(Given text):
_ _ _ _ _ _ _

Once I tried literally every item on and took out anything that didn’t fit, I had to face the larger challenge: WTF do I like and what do I have left that fits either my bold, colorful, or sculptural “goal.” There was still an overwhelming amount of clothing that remained; so I made piles. This is hardly revolutionary technique, but you don’t need to reinvent shit all the time.
Pile 1: I like the way this looks on me and I already wear it a lot.
Pile 2: I like the way this looks on me and I want to wear it more.
Pile 3: I do not like the way this looks on me.
Emergent Pile 4: Regardless of how I feel about this, I need it right now for work.

You’ll notice there’s no pile for “things that I don’t like on, but feel I should wear to look on-trend” nor “things that people gifted me that I feel bad getting rid of” nor “things other people tell me I look good in.” The sole focus in this stage is MY feeling of how it looks on me and whether or not I have actually worn it in the last month.
Piles 1 and 4 were automatic keeps. If I’m gravitating towards these pieces, they fit me well, and I wear them regularly, they’ll almost inevitably be things that fit somewhere in my “style”. If I need the item to maintain gainful employment, that’s an obvious keep too.
Pile 3 was an instant “toss,” unless the item was something I knew I needed to layer with until I could afford to replace it. More on that process later in “Strategic items”.
Pile 2 was where I spent the most attention and things moved from Pile 2 veeeeery quickly to Pile 3. I asked myself “why do you like how this looks on? and why do you want to wear it more?”
Here are the answers that moved something from Pile 2 to Pile 3:
I never wore this and I feel stupid for that.
It reminds me of something [person xyz I like] would wear.

_ _ _ _ _ _ _

(Recorded information):
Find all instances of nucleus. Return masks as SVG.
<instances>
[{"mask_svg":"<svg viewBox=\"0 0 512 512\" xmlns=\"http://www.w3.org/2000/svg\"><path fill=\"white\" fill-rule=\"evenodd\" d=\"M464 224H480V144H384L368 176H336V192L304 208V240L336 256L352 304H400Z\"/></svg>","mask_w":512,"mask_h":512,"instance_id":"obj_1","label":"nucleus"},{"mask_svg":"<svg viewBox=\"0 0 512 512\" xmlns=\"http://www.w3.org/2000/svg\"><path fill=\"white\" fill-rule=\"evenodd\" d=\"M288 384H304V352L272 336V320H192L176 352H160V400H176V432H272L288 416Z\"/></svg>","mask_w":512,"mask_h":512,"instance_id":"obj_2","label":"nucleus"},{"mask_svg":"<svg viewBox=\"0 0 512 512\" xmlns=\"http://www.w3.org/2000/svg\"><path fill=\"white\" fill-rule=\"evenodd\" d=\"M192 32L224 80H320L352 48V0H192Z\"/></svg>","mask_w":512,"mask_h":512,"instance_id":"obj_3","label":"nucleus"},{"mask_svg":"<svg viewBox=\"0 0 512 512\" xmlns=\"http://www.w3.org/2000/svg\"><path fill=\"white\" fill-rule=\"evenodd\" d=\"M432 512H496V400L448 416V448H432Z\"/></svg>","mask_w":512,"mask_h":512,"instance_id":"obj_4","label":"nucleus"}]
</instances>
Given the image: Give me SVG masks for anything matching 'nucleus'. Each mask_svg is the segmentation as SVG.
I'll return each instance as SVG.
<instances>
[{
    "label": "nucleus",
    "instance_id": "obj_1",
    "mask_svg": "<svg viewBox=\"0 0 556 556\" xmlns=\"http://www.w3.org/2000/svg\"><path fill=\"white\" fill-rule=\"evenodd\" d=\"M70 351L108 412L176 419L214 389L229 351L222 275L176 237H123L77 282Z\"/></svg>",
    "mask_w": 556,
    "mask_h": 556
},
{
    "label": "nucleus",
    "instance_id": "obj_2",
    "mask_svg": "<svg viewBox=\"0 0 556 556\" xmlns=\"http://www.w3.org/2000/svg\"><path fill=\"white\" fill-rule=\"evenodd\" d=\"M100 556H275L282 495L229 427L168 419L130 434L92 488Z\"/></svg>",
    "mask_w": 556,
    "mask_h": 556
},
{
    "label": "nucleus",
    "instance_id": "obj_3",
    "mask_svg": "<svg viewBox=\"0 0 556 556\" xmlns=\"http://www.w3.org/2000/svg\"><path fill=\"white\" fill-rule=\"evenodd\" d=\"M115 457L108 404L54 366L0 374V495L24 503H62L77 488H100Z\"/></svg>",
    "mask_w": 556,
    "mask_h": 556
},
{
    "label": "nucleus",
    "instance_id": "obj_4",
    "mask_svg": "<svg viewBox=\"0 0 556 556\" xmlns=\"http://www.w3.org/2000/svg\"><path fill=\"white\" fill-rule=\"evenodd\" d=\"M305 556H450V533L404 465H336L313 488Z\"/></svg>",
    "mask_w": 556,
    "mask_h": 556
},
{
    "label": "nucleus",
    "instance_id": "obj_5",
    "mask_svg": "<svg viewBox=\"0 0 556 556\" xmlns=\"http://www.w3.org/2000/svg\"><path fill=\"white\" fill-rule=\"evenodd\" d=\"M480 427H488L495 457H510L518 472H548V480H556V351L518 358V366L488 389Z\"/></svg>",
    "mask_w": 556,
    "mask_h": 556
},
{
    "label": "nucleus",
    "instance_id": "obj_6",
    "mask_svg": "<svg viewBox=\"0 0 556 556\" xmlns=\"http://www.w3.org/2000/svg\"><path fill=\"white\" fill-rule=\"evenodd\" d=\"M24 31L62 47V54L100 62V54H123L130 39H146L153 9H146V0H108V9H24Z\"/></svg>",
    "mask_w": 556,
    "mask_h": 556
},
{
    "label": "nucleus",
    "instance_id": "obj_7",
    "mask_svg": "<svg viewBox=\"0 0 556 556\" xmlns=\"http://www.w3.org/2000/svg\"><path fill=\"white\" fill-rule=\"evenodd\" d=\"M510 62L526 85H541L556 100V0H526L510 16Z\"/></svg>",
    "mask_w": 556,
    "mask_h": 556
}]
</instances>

_ _ _ _ _ _ _

(What is needed): Rewrite the clothing-sorting text, everything from "Pile 2: I like" down to "now for work.", substituting "the office" for "work".

(Answer for this exercise):
Pile 2: I like the way this looks on me and I want to wear it more.
Pile 3: I do not like the way this looks on me.
Emergent Pile 4: Regardless of how I feel about this, I need it right now for the office.